- **Records provided**:
────────────────────────────────────────

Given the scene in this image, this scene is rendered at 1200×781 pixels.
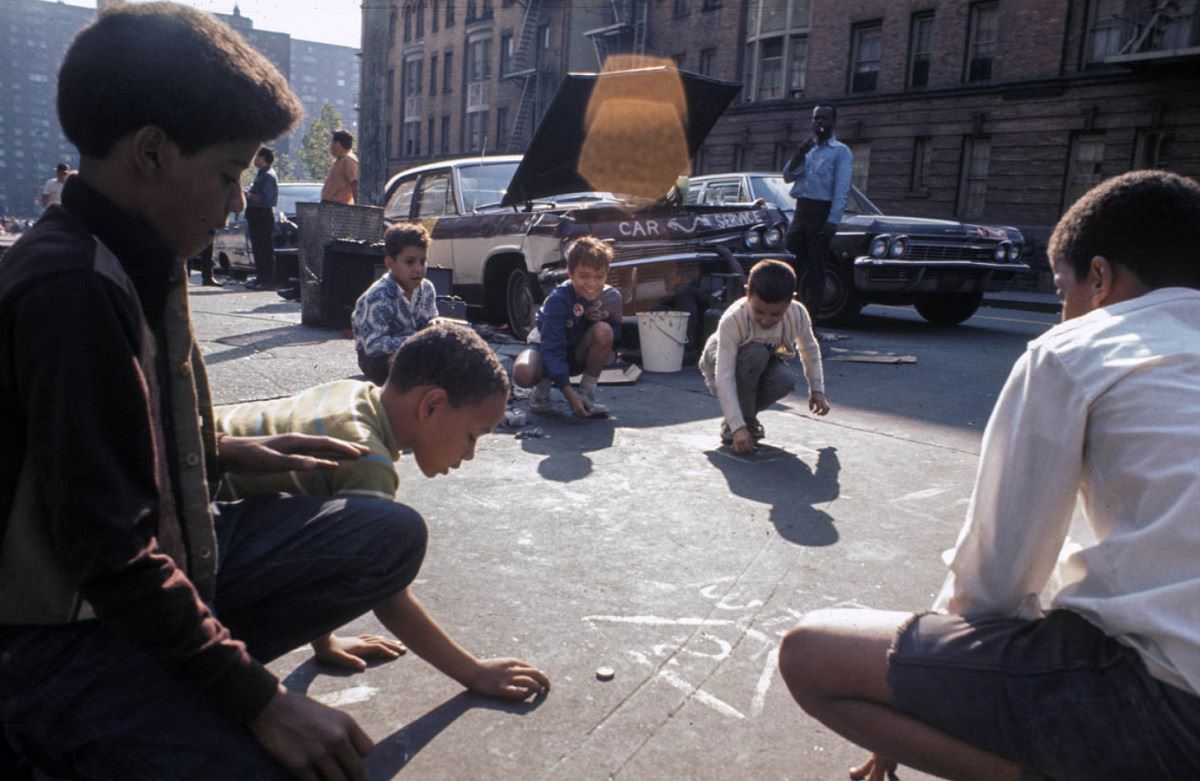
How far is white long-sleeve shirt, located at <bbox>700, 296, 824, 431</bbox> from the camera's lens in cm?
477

────────────────────────────────────────

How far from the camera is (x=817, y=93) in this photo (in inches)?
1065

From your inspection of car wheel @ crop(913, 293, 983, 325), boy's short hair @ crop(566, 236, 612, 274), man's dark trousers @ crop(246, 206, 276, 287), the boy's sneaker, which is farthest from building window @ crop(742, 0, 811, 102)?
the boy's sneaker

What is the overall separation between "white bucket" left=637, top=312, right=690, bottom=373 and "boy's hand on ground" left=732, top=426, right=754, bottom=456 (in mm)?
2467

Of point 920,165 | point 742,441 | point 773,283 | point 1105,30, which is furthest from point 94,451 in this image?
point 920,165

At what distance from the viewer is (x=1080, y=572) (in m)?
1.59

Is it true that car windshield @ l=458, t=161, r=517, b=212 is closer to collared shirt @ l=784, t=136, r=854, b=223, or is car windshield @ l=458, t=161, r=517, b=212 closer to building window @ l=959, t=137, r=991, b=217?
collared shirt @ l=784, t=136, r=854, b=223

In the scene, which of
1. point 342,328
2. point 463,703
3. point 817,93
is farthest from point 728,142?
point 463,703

────────────────────────────────────────

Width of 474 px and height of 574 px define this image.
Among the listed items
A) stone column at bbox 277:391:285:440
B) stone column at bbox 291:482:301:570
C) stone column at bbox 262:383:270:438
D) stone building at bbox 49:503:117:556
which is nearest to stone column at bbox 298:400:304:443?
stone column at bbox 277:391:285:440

────────────────────────────────────────

- **What the task requires**: Output the data from the line with "Width of 474" to the line with "D) stone building at bbox 49:503:117:556", both lines included, reproducing each line precisely.

- **Finished answer**:
Width of 474 px and height of 574 px define this image.
Among the listed items
A) stone column at bbox 277:391:285:440
B) stone column at bbox 291:482:301:570
C) stone column at bbox 262:383:270:438
D) stone building at bbox 49:503:117:556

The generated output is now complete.